É a parte em que o médico sustenta a dúvida!
Na psiquiatria, isso é ainda mais evidente.
Porque nem sempre estamos lidando com certezas objetivas, mas com histórias subjetivas e nuances.
Antes de qualquer prescrição, existe um espaço silencioso onde se pensa: ‘E se não for isso?’
E esse espaço muitas vezes pesa!
Decidir não é apenas escolher um tratamento, é assumir as consequências daquela escolha, inclusive as que não podemos prever completamente.

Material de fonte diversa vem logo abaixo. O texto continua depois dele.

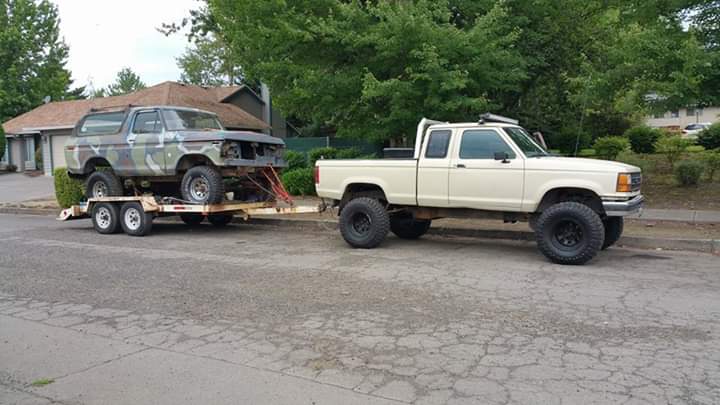52184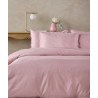 Σετ Παπλωματοθήκη King Size 3 Τεμαχίων Kentia Empress 14 260x240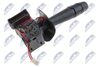EPE-RE-024_2-WM.JPG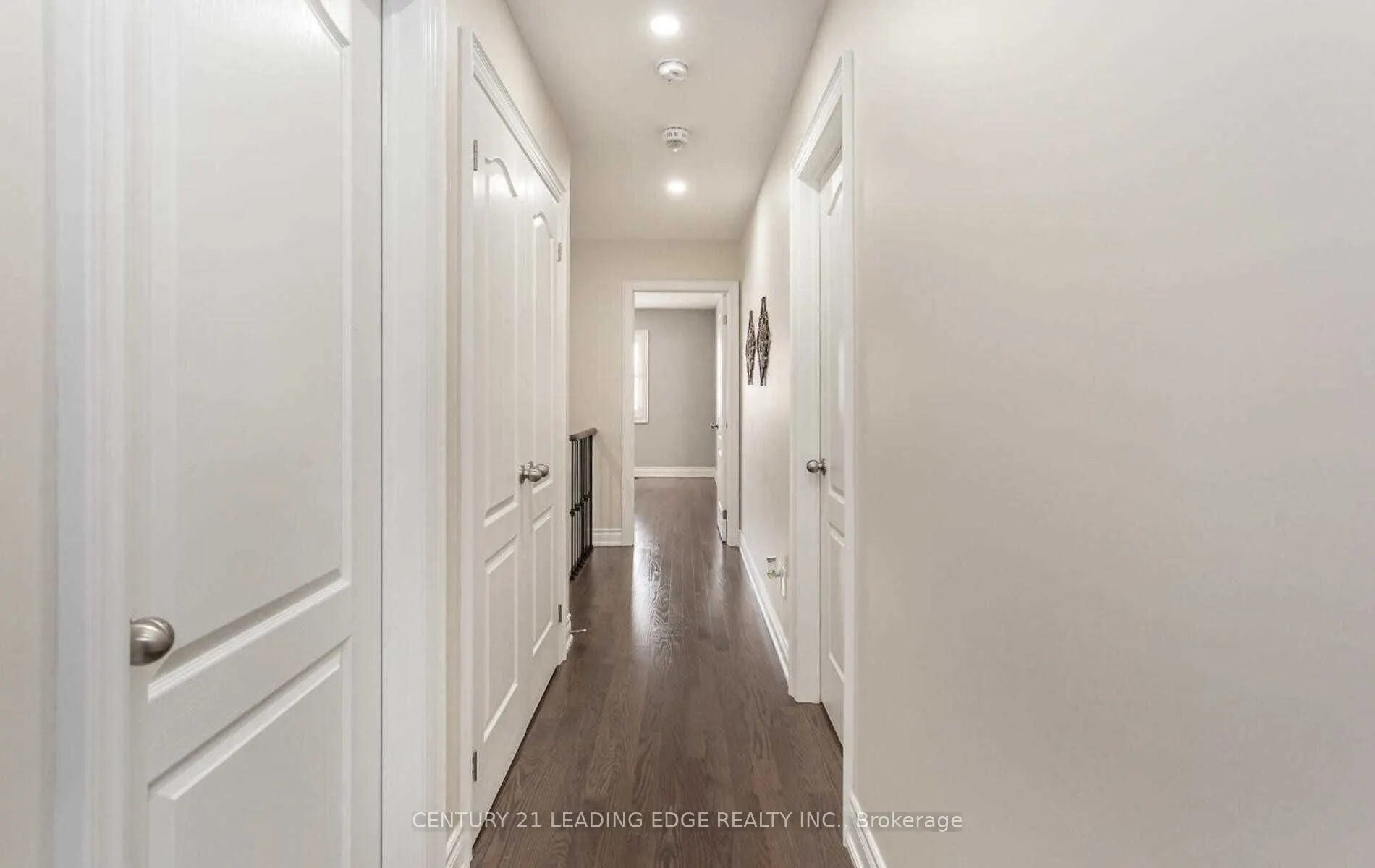 7 Vetch Street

Entre a escuta e a conduta existe um intervalo invisível onde o médico revisita hipóteses, considera riscos, mede palavras e muitas vezes carrega sozinho a responsabilidade de não errar.
Protocolos ajudam. Evidências orientam.
Mas nenhuma diretriz elimina completamente a incerteza do humano.
E talvez seja isso que mais cansa!
Não é só o volume de atendimentos nem apenas a carga horária.
É o acúmulo de decisões que não podem ser automatizadas.
É precisar estar inteiro, lúcido e ético, mesmo quando também se está cansado.
É sustentar o peso de escolher, sabendo que do outro lado existe alguém confiando.